AIM OF THE TASK: The records beneath should be restated word for word.
★ ★ ★ ★ ★ ★ ★
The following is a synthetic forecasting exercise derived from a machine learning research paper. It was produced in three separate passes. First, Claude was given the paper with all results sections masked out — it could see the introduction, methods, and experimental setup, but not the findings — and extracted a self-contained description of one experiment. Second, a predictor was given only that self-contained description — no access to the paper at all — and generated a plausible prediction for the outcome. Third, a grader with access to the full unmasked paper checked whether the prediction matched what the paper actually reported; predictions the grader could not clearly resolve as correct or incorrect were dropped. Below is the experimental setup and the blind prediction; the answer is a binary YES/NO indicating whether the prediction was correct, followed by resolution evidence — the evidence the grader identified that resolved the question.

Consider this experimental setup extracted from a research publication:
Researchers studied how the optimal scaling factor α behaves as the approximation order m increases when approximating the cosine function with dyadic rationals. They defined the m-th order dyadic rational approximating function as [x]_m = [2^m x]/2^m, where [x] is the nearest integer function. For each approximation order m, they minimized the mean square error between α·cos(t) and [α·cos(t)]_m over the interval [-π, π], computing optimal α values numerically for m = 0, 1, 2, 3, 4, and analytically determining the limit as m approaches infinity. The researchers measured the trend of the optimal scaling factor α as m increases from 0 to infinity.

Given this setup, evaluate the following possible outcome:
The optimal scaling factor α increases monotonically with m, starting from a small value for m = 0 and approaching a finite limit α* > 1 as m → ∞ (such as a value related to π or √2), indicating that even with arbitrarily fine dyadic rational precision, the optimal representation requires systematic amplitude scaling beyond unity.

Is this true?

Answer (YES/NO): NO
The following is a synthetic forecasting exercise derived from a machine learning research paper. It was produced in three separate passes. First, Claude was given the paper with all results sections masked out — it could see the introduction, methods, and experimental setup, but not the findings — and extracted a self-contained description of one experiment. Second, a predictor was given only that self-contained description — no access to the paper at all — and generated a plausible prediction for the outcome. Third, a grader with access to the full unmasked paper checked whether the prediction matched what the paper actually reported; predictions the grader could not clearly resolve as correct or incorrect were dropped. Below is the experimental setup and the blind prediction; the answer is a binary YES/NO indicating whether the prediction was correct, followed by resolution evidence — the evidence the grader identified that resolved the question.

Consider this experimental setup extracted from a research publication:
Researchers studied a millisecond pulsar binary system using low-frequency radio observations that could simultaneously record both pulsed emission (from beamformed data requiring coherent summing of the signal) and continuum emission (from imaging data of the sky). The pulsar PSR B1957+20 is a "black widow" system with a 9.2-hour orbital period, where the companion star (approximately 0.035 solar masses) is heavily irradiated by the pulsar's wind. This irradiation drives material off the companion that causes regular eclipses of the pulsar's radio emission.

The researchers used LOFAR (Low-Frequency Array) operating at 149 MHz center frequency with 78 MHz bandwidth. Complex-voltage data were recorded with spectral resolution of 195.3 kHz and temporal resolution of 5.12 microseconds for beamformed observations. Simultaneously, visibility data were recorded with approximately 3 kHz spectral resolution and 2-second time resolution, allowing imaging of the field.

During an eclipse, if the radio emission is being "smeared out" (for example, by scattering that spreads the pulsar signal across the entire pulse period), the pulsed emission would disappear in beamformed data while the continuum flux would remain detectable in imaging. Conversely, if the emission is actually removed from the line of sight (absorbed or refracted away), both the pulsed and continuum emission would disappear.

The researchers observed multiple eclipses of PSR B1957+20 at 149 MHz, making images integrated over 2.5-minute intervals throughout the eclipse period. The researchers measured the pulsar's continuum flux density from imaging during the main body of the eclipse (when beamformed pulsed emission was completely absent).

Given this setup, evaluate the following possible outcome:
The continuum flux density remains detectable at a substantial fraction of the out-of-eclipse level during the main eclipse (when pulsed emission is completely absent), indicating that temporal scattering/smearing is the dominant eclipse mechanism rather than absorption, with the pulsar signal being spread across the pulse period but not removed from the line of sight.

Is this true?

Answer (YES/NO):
★ ★ ★ ★ ★ ★ ★
SOLVED EXERCISE:
The following is a synthetic forecasting exercise derived from a machine learning research paper. It was produced in three separate passes. First, Claude was given the paper with all results sections masked out — it could see the introduction, methods, and experimental setup, but not the findings — and extracted a self-contained description of one experiment. Second, a predictor was given only that self-contained description — no access to the paper at all — and generated a plausible prediction for the outcome. Third, a grader with access to the full unmasked paper checked whether the prediction matched what the paper actually reported; predictions the grader could not clearly resolve as correct or incorrect were dropped. Below is the experimental setup and the blind prediction; the answer is a binary YES/NO indicating whether the prediction was correct, followed by resolution evidence — the evidence the grader identified that resolved the question.

Consider this experimental setup extracted from a research publication:
Researchers studied how the optimal scaling factor α behaves as the approximation order m increases when approximating the cosine function with dyadic rationals. They defined the m-th order dyadic rational approximating function as [x]_m = [2^m x]/2^m, where [x] is the nearest integer function. For each approximation order m, they minimized the mean square error between α·cos(t) and [α·cos(t)]_m over the interval [-π, π], computing optimal α values numerically for m = 0, 1, 2, 3, 4, and analytically determining the limit as m approaches infinity. The researchers measured the trend of the optimal scaling factor α as m increases from 0 to infinity.

Given this setup, evaluate the following possible outcome:
The optimal scaling factor α increases monotonically with m, starting from a small value for m = 0 and approaching a finite limit α* > 1 as m → ∞ (such as a value related to π or √2), indicating that even with arbitrarily fine dyadic rational precision, the optimal representation requires systematic amplitude scaling beyond unity.

Is this true?

Answer (YES/NO): NO
The following is a synthetic forecasting exercise derived from a machine learning research paper. It was produced in three separate passes. First, Claude was given the paper with all results sections masked out — it could see the introduction, methods, and experimental setup, but not the findings — and extracted a self-contained description of one experiment. Second, a predictor was given only that self-contained description — no access to the paper at all — and generated a plausible prediction for the outcome. Third, a grader with access to the full unmasked paper checked whether the prediction matched what the paper actually reported; predictions the grader could not clearly resolve as correct or incorrect were dropped. Below is the experimental setup and the blind prediction; the answer is a binary YES/NO indicating whether the prediction was correct, followed by resolution evidence — the evidence the grader identified that resolved the question.

Consider this experimental setup extracted from a research publication:
Researchers studied a millisecond pulsar binary system using low-frequency radio observations that could simultaneously record both pulsed emission (from beamformed data requiring coherent summing of the signal) and continuum emission (from imaging data of the sky). The pulsar PSR B1957+20 is a "black widow" system with a 9.2-hour orbital period, where the companion star (approximately 0.035 solar masses) is heavily irradiated by the pulsar's wind. This irradiation drives material off the companion that causes regular eclipses of the pulsar's radio emission.

The researchers used LOFAR (Low-Frequency Array) operating at 149 MHz center frequency with 78 MHz bandwidth. Complex-voltage data were recorded with spectral resolution of 195.3 kHz and temporal resolution of 5.12 microseconds for beamformed observations. Simultaneously, visibility data were recorded with approximately 3 kHz spectral resolution and 2-second time resolution, allowing imaging of the field.

During an eclipse, if the radio emission is being "smeared out" (for example, by scattering that spreads the pulsar signal across the entire pulse period), the pulsed emission would disappear in beamformed data while the continuum flux would remain detectable in imaging. Conversely, if the emission is actually removed from the line of sight (absorbed or refracted away), both the pulsed and continuum emission would disappear.

The researchers observed multiple eclipses of PSR B1957+20 at 149 MHz, making images integrated over 2.5-minute intervals throughout the eclipse period. The researchers measured the pulsar's continuum flux density from imaging during the main body of the eclipse (when beamformed pulsed emission was completely absent).

Given this setup, evaluate the following possible outcome:
The continuum flux density remains detectable at a substantial fraction of the out-of-eclipse level during the main eclipse (when pulsed emission is completely absent), indicating that temporal scattering/smearing is the dominant eclipse mechanism rather than absorption, with the pulsar signal being spread across the pulse period but not removed from the line of sight.

Is this true?

Answer (YES/NO):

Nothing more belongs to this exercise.